L’investigation vit-elle ses derniers mois sur l’audiovisuel public en France ? Contraints par une réduction budgétaire de 50 millions d’euros en 2018 par rapport au contrat d’objectifs et de moyens conclu avec l’ancien gouvernement, les magazines « Envoyé Spécial » et « Complément d’enquête » verront leurs effectifs drastiquement diminués et une réduction du temps de diffusion au point de ne plus pouvoir assurer correctement leur mission d’information. Depuis l’annonce, les soutiens s’accumulent, notamment sur Twitter avec le hashtag #Touchepasàmoninfo, pour tenter de peser sur les décisions de Delphine Ernotte, présidente de France Télévisions, déjà visée par une motion de défiance. L’association Fragil, défenseur d’une information indépendante et sociétale, se joint à ce mouvement de soutien.

## EXERCICES:
(A) D'après le texte sur l'investigation dans l'audiovisuel public, de combien le budget est-il réduit en 2018 ?
(B) Reprenez le texte sur l'investigation dans l'audiovisuel public à la suite de sa dernière phrase.

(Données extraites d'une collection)
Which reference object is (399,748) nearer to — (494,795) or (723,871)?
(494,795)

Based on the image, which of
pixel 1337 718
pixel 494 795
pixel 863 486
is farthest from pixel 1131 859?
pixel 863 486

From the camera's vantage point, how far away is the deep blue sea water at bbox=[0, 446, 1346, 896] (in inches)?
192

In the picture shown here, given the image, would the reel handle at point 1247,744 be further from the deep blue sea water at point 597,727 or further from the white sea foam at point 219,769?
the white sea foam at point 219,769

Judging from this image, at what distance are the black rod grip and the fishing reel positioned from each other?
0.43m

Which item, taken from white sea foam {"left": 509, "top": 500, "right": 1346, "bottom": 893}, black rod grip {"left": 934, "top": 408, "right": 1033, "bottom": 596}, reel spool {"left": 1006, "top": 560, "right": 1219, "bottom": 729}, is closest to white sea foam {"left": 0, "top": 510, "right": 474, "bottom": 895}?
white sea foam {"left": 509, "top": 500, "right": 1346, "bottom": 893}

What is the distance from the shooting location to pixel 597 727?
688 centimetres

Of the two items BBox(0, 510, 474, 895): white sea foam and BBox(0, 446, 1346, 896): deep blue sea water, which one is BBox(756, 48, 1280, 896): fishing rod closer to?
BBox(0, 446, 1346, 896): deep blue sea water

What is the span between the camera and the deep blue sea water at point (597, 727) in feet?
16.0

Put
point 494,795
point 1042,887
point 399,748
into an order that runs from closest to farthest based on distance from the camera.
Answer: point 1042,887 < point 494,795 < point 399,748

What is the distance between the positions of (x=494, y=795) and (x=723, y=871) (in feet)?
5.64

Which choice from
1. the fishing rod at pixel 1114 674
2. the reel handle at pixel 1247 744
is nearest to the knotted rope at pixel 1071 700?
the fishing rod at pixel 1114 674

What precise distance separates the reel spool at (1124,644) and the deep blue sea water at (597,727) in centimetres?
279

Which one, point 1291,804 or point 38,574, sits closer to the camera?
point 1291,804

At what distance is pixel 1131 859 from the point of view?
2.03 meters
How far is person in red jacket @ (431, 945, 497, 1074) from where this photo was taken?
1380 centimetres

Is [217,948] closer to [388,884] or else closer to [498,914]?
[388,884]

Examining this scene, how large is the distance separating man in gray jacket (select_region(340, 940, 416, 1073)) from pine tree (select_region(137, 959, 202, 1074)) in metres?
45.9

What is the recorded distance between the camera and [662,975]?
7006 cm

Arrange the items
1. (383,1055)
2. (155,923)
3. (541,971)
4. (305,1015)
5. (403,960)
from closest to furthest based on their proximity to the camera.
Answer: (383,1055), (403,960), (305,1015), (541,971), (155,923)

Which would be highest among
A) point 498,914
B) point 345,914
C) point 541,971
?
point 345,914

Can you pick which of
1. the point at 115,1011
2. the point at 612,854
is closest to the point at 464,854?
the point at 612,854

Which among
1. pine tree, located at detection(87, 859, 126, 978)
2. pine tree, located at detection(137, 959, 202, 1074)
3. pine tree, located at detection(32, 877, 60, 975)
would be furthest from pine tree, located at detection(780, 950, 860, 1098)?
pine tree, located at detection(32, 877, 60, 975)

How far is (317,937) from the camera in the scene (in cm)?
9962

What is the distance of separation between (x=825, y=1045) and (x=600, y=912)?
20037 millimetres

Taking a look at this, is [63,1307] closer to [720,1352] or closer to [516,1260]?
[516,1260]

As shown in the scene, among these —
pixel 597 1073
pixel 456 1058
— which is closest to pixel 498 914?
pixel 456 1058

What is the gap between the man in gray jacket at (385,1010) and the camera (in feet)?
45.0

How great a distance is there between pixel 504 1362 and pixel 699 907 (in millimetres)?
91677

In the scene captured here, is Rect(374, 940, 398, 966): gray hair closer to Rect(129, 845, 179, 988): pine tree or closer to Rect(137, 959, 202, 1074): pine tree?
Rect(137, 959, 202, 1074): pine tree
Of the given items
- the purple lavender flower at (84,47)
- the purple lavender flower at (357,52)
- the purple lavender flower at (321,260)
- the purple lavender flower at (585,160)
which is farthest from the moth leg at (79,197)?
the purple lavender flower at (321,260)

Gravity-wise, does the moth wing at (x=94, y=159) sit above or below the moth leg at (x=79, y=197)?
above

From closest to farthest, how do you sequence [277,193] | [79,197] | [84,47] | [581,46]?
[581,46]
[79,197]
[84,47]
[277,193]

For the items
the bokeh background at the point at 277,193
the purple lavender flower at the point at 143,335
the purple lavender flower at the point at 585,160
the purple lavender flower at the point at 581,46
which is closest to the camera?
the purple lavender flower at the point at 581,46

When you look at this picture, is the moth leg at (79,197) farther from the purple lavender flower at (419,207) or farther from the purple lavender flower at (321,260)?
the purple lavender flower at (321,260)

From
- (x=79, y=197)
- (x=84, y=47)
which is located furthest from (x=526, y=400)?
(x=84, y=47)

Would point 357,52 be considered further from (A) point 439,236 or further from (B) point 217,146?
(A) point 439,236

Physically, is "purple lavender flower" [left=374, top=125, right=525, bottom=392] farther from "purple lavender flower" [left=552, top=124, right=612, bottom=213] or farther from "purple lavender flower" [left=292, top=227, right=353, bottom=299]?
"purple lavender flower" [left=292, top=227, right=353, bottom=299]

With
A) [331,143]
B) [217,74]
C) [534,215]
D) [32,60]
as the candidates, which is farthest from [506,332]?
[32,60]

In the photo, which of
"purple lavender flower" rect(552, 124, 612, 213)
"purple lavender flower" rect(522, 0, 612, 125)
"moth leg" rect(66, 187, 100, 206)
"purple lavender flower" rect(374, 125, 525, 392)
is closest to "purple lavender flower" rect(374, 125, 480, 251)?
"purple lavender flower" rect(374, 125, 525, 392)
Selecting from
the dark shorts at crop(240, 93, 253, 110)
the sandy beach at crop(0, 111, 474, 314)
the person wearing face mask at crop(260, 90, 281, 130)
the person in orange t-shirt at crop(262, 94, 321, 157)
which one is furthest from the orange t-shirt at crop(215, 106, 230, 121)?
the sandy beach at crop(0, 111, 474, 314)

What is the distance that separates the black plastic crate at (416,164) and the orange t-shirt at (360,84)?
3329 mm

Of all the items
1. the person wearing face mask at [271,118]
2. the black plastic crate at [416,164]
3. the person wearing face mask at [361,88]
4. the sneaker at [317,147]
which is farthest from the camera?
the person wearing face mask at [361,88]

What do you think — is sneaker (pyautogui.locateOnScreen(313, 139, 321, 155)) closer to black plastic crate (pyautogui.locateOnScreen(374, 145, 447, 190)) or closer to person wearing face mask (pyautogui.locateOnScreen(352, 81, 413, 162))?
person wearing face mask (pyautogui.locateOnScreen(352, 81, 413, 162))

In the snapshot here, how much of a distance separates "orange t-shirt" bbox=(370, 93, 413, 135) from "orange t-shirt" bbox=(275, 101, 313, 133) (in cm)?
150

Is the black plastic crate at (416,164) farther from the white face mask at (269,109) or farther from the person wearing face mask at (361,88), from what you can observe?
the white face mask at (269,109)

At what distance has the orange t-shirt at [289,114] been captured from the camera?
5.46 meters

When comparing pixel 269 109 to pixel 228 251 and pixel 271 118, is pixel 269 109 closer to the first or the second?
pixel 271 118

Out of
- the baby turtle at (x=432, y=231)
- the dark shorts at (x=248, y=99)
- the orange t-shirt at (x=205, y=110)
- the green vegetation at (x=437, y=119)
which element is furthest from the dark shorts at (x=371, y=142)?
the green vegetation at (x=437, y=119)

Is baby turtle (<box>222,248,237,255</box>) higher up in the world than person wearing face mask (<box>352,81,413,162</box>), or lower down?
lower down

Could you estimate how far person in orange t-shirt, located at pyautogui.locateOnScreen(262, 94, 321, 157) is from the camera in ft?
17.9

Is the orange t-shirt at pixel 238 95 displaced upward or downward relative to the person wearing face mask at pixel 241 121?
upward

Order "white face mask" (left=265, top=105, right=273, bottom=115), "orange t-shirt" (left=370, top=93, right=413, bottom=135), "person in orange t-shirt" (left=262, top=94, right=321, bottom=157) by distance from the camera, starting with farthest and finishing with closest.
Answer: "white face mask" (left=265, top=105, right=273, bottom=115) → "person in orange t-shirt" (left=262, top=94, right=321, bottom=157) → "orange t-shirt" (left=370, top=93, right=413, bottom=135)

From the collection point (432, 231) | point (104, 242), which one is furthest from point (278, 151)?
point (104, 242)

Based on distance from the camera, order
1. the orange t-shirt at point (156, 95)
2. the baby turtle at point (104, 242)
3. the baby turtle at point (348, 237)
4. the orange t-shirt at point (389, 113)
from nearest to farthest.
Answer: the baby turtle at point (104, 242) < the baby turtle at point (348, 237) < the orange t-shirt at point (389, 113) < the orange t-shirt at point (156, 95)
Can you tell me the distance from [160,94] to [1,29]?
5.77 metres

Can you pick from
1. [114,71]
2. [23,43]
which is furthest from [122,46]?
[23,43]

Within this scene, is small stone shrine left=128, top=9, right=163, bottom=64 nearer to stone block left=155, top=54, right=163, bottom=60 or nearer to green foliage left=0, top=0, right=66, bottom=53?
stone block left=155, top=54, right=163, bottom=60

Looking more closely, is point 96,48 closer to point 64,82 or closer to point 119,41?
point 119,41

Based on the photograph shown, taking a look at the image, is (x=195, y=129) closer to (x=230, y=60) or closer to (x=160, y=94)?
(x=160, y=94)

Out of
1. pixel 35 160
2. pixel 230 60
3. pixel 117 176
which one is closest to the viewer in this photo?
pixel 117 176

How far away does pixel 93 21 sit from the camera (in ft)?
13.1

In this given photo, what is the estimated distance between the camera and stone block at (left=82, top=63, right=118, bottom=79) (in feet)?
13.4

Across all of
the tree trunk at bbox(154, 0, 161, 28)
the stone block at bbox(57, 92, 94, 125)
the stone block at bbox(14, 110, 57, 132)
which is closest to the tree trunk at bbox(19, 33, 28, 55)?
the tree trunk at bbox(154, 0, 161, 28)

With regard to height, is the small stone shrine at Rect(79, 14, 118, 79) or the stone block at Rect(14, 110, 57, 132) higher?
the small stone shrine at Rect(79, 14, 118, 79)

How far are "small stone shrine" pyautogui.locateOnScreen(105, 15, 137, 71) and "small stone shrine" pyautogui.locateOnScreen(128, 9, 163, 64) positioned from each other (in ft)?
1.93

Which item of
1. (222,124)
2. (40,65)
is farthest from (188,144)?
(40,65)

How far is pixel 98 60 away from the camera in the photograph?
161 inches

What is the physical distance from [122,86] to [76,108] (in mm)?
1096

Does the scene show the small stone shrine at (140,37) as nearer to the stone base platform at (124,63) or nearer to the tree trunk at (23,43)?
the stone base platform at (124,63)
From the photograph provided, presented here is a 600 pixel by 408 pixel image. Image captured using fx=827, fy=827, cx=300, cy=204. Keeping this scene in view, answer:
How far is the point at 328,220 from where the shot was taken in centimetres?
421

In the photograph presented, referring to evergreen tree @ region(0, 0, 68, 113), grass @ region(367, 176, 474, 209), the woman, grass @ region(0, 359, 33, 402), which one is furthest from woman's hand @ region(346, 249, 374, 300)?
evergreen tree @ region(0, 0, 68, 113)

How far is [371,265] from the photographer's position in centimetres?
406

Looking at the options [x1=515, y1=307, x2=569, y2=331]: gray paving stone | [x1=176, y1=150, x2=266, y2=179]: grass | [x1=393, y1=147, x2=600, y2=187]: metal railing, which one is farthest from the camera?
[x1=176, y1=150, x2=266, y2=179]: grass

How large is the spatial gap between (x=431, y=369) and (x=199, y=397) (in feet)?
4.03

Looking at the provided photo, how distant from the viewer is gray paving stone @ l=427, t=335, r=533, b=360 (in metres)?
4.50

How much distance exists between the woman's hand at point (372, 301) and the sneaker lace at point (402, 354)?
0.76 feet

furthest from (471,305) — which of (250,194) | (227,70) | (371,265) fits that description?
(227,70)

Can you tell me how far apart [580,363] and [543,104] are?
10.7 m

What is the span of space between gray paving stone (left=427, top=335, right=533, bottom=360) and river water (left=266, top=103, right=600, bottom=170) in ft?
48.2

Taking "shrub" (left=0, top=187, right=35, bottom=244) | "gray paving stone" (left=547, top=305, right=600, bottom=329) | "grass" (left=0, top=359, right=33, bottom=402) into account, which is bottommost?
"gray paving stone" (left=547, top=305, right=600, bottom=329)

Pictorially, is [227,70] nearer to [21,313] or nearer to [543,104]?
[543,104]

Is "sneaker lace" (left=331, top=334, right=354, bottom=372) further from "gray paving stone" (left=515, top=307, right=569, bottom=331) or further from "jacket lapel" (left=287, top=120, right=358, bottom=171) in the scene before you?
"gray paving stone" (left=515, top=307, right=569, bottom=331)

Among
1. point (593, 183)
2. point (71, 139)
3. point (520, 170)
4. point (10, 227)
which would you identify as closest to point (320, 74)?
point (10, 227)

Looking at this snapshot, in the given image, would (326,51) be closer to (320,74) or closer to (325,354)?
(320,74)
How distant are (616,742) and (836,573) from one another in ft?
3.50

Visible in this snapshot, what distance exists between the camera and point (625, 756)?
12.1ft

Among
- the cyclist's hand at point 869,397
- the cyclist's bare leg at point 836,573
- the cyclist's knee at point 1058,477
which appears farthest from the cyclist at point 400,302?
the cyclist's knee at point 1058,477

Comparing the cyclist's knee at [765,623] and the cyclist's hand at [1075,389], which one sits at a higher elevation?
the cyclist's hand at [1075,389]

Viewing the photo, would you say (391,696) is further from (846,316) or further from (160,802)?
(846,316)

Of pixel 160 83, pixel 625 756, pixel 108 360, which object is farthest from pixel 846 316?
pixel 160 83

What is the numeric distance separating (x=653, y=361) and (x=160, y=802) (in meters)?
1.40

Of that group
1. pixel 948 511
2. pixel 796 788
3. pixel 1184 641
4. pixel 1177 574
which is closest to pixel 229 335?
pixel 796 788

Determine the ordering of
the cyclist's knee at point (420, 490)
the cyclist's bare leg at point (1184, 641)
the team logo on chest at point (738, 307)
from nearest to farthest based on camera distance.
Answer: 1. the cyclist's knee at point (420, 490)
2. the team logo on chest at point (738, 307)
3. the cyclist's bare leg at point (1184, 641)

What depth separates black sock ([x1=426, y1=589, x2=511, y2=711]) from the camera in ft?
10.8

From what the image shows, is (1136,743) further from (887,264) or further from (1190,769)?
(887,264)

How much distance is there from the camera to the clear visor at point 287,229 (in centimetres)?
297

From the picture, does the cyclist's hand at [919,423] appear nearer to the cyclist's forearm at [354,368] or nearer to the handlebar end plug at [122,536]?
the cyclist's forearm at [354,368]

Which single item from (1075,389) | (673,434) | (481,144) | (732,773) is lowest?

## RÉPONSES PAR EXERCICE:
(A) De 50 millions d'euros par rapport au contrat d'objectifs et de moyens conclu avec l'ancien gouvernement.

(B)
Après la directive adoptée par le Parlement européen portant sur le secret des affaires en avril 2016, il s’agit d’un nouveau coup porté à l’investigation journalistique en France. Scandales de la dépakine, du levothyrox, du coton ouzbek (pour ne citer qu’eux), reportages en France ou à l’étranger sur des théâtres de guerre, à la découverte de cultures et de civilisations sont autant de sujets considérés d’utilité publique. Cela prend du temps et cela coûte évidemment de l’argent. Mais il s’agit bien d’éveiller les consciences, de susciter l’interrogation, l’émerveillement, l’étonnement ou l’indignation. Sortir des carcans d’une société de consommation en portant la contradiction, faire la lumière sur des pratiques, des actes que des citoyens pensaient impensables mais bien réels. Telle est « la première priorité du service public », comme le considère Yannick Letranchant, directeur de l’information.

En conclusion, nous ne pouvions passer à côté d’une citation d’Albert Londres ô combien au goût du jour, prix éponyme que des journalistes d' »Envoyé Spécial » ont déjà remporté : « Je demeure convaincu qu’un journaliste n’est pas un enfant de chœur et que son rôle ne consiste pas à précéder les processions, la main plongée dans une corbeille de pétales de roses. Notre métier n’est pas de faire plaisir, non plus de faire du tort, il est de porter la plume dans la plaie. »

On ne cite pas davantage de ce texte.